**BRANO SCELTO**:
È stato importante per me, dare a Ticconi/Panzetti l’opportunità di ampliare il loro raggio di azione coreografica, andare oltre alla creazione di un duetto e lavorare con altri corpi. Il fatto che queste danzatrici abbiano una lunga esperienza e continua curiosità di lavorare per altri coreografi e altre coreografe, ha creato la ‘tempesta perfetta’ che ha dato loro la possibilità di rischiare, chiedere molto alle danzatrici e di avere sempre un supporto attivo alla creazione da parte delle danzatrici.

**COMPITI DA SVOLGERE**:
1 - Rispondi in base al brano:
(a) A chi è stata data l'opportunità di ampliare il raggio di azione coreografica?
(b) Oltre a quale creazione si voleva andare?
(c) Con quale espressione viene chiamata la situazione che si è creata?
2 - Ricopia dal brano la parte che comincia con "È stato importante per" e prosegue fino a "parte delle danzatrici.".
I dati sono materiale a sé, separato dal brano.

**ELENCO DATI**:
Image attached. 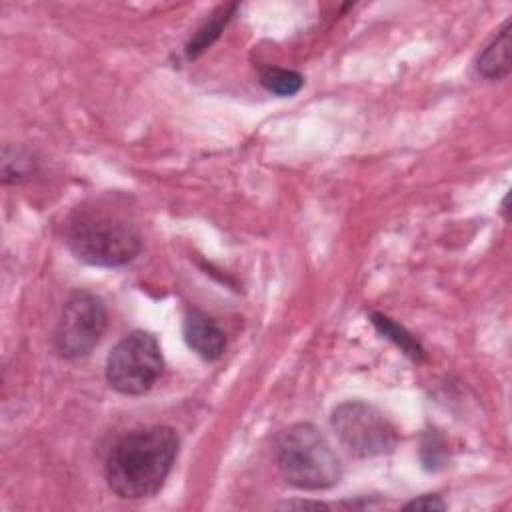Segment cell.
Wrapping results in <instances>:
<instances>
[{
  "mask_svg": "<svg viewBox=\"0 0 512 512\" xmlns=\"http://www.w3.org/2000/svg\"><path fill=\"white\" fill-rule=\"evenodd\" d=\"M278 508H314V510H320V508H328V504L324 502H310V500H290V502H282L278 504Z\"/></svg>",
  "mask_w": 512,
  "mask_h": 512,
  "instance_id": "cell-14",
  "label": "cell"
},
{
  "mask_svg": "<svg viewBox=\"0 0 512 512\" xmlns=\"http://www.w3.org/2000/svg\"><path fill=\"white\" fill-rule=\"evenodd\" d=\"M330 424L342 446L360 456L388 454L398 444V434L392 422L372 404L348 400L332 410Z\"/></svg>",
  "mask_w": 512,
  "mask_h": 512,
  "instance_id": "cell-5",
  "label": "cell"
},
{
  "mask_svg": "<svg viewBox=\"0 0 512 512\" xmlns=\"http://www.w3.org/2000/svg\"><path fill=\"white\" fill-rule=\"evenodd\" d=\"M260 84L278 96H294L302 84L304 78L302 74H298L296 70H288V68H276V66H268L262 70L260 74Z\"/></svg>",
  "mask_w": 512,
  "mask_h": 512,
  "instance_id": "cell-11",
  "label": "cell"
},
{
  "mask_svg": "<svg viewBox=\"0 0 512 512\" xmlns=\"http://www.w3.org/2000/svg\"><path fill=\"white\" fill-rule=\"evenodd\" d=\"M182 332L188 348L208 362L218 360L226 350L224 330L208 314L200 310H190L184 316Z\"/></svg>",
  "mask_w": 512,
  "mask_h": 512,
  "instance_id": "cell-7",
  "label": "cell"
},
{
  "mask_svg": "<svg viewBox=\"0 0 512 512\" xmlns=\"http://www.w3.org/2000/svg\"><path fill=\"white\" fill-rule=\"evenodd\" d=\"M66 244L84 264L116 268L132 262L142 250V234L128 208L100 198L72 212Z\"/></svg>",
  "mask_w": 512,
  "mask_h": 512,
  "instance_id": "cell-2",
  "label": "cell"
},
{
  "mask_svg": "<svg viewBox=\"0 0 512 512\" xmlns=\"http://www.w3.org/2000/svg\"><path fill=\"white\" fill-rule=\"evenodd\" d=\"M234 10H236V4L220 8V12L214 14V16L192 36V40L188 42V48H186L188 56L194 58V56H198L204 48H208V46L218 38L220 30L226 26V22L230 20V16H232Z\"/></svg>",
  "mask_w": 512,
  "mask_h": 512,
  "instance_id": "cell-12",
  "label": "cell"
},
{
  "mask_svg": "<svg viewBox=\"0 0 512 512\" xmlns=\"http://www.w3.org/2000/svg\"><path fill=\"white\" fill-rule=\"evenodd\" d=\"M178 446V434L170 426H148L122 436L104 464L108 488L124 500L154 496L176 462Z\"/></svg>",
  "mask_w": 512,
  "mask_h": 512,
  "instance_id": "cell-1",
  "label": "cell"
},
{
  "mask_svg": "<svg viewBox=\"0 0 512 512\" xmlns=\"http://www.w3.org/2000/svg\"><path fill=\"white\" fill-rule=\"evenodd\" d=\"M510 20H506L498 34L484 46L476 58V70L486 80H502L510 74Z\"/></svg>",
  "mask_w": 512,
  "mask_h": 512,
  "instance_id": "cell-8",
  "label": "cell"
},
{
  "mask_svg": "<svg viewBox=\"0 0 512 512\" xmlns=\"http://www.w3.org/2000/svg\"><path fill=\"white\" fill-rule=\"evenodd\" d=\"M374 326L378 328L380 334H384L388 340H392L406 356H410L412 360H422L424 358V348L420 346V342L406 332L402 326H398L394 320H390L388 316L380 314V312H372L370 314Z\"/></svg>",
  "mask_w": 512,
  "mask_h": 512,
  "instance_id": "cell-10",
  "label": "cell"
},
{
  "mask_svg": "<svg viewBox=\"0 0 512 512\" xmlns=\"http://www.w3.org/2000/svg\"><path fill=\"white\" fill-rule=\"evenodd\" d=\"M274 458L280 476L302 490L332 488L342 476L336 450L322 430L310 422L284 428L276 438Z\"/></svg>",
  "mask_w": 512,
  "mask_h": 512,
  "instance_id": "cell-3",
  "label": "cell"
},
{
  "mask_svg": "<svg viewBox=\"0 0 512 512\" xmlns=\"http://www.w3.org/2000/svg\"><path fill=\"white\" fill-rule=\"evenodd\" d=\"M36 172V160L24 148L4 146L2 154V180L4 184H20Z\"/></svg>",
  "mask_w": 512,
  "mask_h": 512,
  "instance_id": "cell-9",
  "label": "cell"
},
{
  "mask_svg": "<svg viewBox=\"0 0 512 512\" xmlns=\"http://www.w3.org/2000/svg\"><path fill=\"white\" fill-rule=\"evenodd\" d=\"M404 510H426V512L446 510V502L438 494H422L410 500L408 504H404Z\"/></svg>",
  "mask_w": 512,
  "mask_h": 512,
  "instance_id": "cell-13",
  "label": "cell"
},
{
  "mask_svg": "<svg viewBox=\"0 0 512 512\" xmlns=\"http://www.w3.org/2000/svg\"><path fill=\"white\" fill-rule=\"evenodd\" d=\"M164 370V358L154 334L134 330L126 334L106 358V380L110 388L126 396L152 390Z\"/></svg>",
  "mask_w": 512,
  "mask_h": 512,
  "instance_id": "cell-4",
  "label": "cell"
},
{
  "mask_svg": "<svg viewBox=\"0 0 512 512\" xmlns=\"http://www.w3.org/2000/svg\"><path fill=\"white\" fill-rule=\"evenodd\" d=\"M106 324L108 314L104 302L88 290H76L62 306L52 334V348L66 360L88 356L100 342Z\"/></svg>",
  "mask_w": 512,
  "mask_h": 512,
  "instance_id": "cell-6",
  "label": "cell"
}]
</instances>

**SOLUZIONI**:
1 -
(a) A Ticconi/Panzetti.
(b) Oltre alla creazione di un duetto.
(c) La ‘tempesta perfetta’.

2 -
È stato importante per me, dare a Ticconi/Panzetti l’opportunità di ampliare il loro raggio di azione coreografica, andare oltre alla creazione di un duetto e lavorare con altri corpi. Il fatto che queste danzatrici abbiano una lunga esperienza e continua curiosità di lavorare per altri coreografi e altre coreografe, ha creato la ‘tempesta perfetta’ che ha dato loro la possibilità di rischiare, chiedere molto alle danzatrici e di avere sempre un supporto attivo alla creazione da parte delle danzatrici.